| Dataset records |
"""

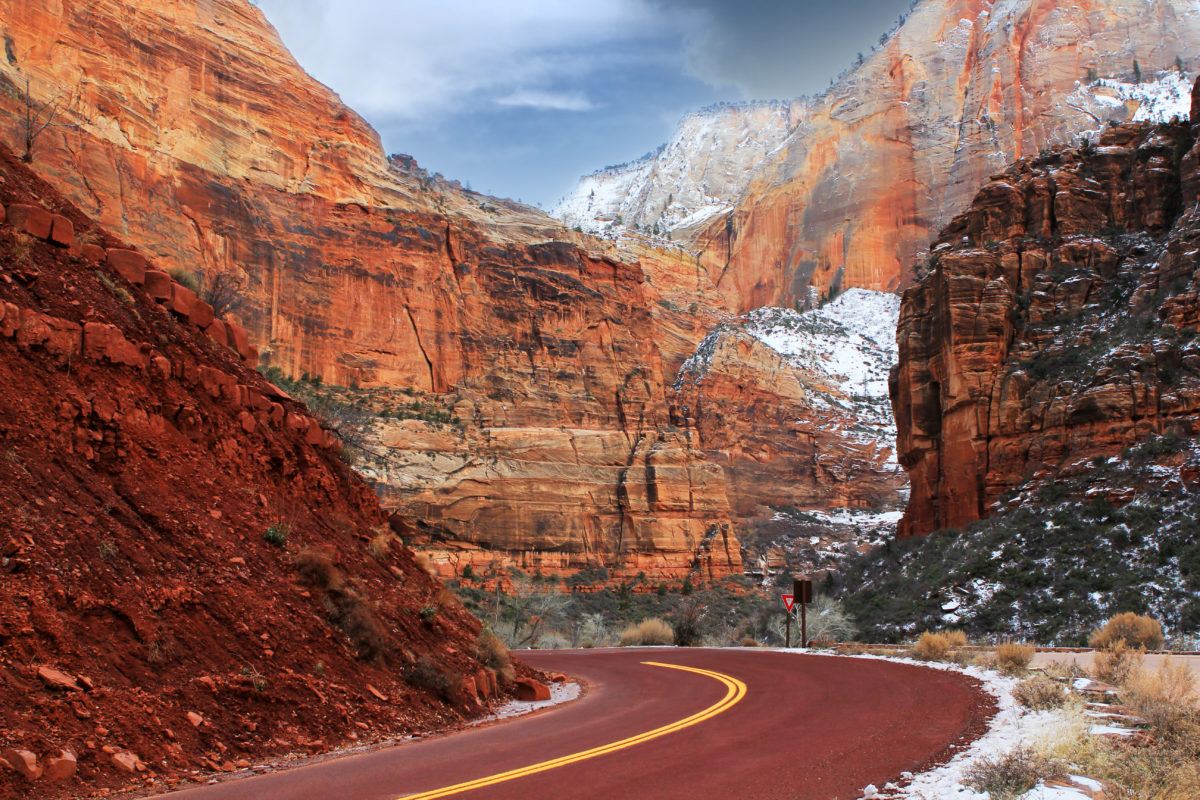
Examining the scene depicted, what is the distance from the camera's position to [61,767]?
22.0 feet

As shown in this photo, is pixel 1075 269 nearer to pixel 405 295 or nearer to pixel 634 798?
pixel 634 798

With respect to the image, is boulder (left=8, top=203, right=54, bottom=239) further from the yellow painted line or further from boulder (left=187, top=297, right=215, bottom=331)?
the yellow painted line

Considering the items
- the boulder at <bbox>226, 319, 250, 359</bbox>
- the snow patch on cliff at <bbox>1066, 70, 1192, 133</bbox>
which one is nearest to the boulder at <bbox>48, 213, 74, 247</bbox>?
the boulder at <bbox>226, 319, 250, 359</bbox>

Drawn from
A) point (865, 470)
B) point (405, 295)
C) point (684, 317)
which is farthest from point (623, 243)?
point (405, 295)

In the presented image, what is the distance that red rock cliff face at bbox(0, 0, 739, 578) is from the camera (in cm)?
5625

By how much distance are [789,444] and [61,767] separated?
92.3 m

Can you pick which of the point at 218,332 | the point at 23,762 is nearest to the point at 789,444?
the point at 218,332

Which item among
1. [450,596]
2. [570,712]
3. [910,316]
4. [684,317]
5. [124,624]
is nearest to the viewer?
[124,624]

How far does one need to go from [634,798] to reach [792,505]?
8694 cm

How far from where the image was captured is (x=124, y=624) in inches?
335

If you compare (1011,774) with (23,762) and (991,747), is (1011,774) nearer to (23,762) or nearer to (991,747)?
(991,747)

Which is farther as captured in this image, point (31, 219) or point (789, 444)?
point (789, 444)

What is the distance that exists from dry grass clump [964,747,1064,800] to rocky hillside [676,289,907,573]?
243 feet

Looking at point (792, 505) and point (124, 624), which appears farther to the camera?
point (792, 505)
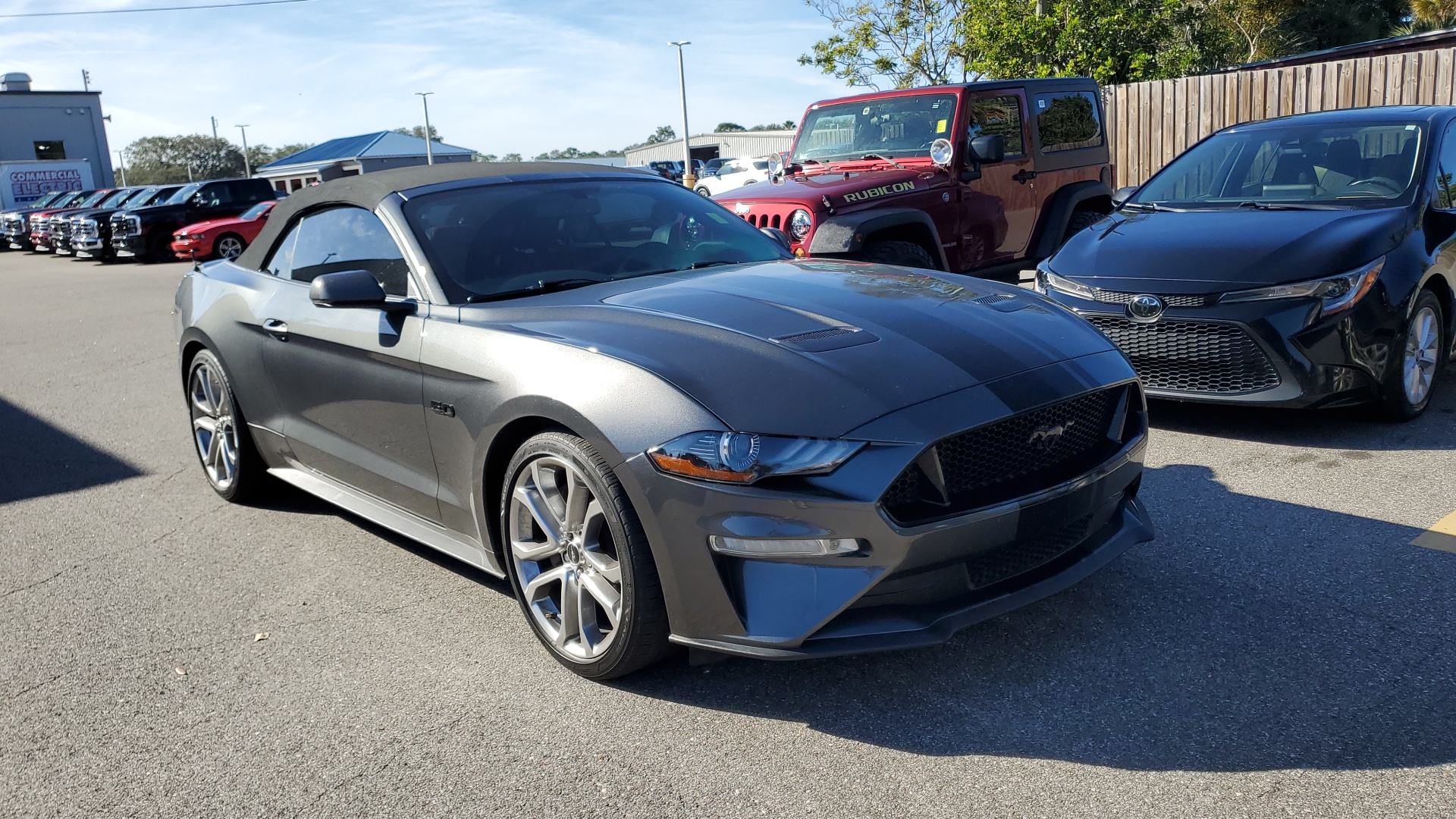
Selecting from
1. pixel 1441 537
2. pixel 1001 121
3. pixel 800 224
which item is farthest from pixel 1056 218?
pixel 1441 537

"""
"""

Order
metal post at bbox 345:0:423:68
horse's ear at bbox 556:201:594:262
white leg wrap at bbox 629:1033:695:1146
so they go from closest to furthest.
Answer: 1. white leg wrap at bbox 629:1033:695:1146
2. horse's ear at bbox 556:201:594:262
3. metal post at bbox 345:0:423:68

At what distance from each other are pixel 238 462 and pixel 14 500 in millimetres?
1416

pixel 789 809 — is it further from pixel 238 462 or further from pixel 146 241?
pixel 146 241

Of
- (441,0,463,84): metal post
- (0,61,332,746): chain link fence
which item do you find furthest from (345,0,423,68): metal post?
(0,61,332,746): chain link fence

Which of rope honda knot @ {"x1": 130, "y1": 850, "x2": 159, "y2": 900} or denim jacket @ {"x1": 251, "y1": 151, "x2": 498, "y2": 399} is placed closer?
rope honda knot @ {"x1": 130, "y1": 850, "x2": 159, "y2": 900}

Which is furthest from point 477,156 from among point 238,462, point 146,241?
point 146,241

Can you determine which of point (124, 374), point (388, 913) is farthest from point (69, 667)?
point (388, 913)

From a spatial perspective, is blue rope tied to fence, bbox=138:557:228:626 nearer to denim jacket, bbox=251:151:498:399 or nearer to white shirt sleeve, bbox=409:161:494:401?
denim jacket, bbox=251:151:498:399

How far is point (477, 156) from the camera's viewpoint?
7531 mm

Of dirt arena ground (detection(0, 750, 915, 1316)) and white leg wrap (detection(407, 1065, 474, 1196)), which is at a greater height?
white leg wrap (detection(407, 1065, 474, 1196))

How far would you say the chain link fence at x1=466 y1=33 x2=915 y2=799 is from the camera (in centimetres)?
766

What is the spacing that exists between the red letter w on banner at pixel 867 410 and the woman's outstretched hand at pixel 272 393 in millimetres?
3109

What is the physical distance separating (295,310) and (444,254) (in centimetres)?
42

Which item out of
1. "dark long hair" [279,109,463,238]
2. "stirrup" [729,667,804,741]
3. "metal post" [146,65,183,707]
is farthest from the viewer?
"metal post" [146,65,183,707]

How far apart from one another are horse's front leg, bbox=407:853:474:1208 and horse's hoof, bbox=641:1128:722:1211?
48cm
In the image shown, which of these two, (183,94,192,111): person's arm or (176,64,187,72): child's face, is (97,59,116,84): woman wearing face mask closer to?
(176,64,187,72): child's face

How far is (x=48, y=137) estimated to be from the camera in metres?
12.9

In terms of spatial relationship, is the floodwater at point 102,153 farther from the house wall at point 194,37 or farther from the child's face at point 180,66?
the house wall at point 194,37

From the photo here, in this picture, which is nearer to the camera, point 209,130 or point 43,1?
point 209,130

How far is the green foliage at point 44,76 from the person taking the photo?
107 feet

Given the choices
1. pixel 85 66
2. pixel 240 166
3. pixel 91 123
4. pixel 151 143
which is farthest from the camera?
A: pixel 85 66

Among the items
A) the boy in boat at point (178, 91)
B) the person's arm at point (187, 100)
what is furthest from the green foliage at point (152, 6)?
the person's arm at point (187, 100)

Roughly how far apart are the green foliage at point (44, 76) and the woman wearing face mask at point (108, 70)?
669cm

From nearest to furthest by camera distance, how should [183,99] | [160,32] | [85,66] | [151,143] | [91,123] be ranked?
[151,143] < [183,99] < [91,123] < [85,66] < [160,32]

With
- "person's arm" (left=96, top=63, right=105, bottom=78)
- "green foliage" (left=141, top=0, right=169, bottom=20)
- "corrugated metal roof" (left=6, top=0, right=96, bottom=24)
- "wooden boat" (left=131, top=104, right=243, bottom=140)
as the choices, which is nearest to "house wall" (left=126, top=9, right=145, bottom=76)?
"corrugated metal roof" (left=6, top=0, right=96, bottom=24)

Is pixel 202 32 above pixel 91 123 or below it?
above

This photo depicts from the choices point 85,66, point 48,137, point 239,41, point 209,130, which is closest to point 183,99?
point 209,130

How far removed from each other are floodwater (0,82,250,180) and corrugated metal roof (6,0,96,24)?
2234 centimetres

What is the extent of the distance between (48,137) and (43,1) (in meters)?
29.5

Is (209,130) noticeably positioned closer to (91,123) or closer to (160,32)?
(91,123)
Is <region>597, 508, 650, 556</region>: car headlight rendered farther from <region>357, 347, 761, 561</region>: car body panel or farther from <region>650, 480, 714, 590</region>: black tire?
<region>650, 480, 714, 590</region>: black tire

"""

| AIM |
Pick out every line of the material above that contains the word "boat", with case counting.

| RESPONSE TO THIS EXERCISE |
A) the boy in boat at point (178, 91)
- "wooden boat" (left=131, top=104, right=243, bottom=140)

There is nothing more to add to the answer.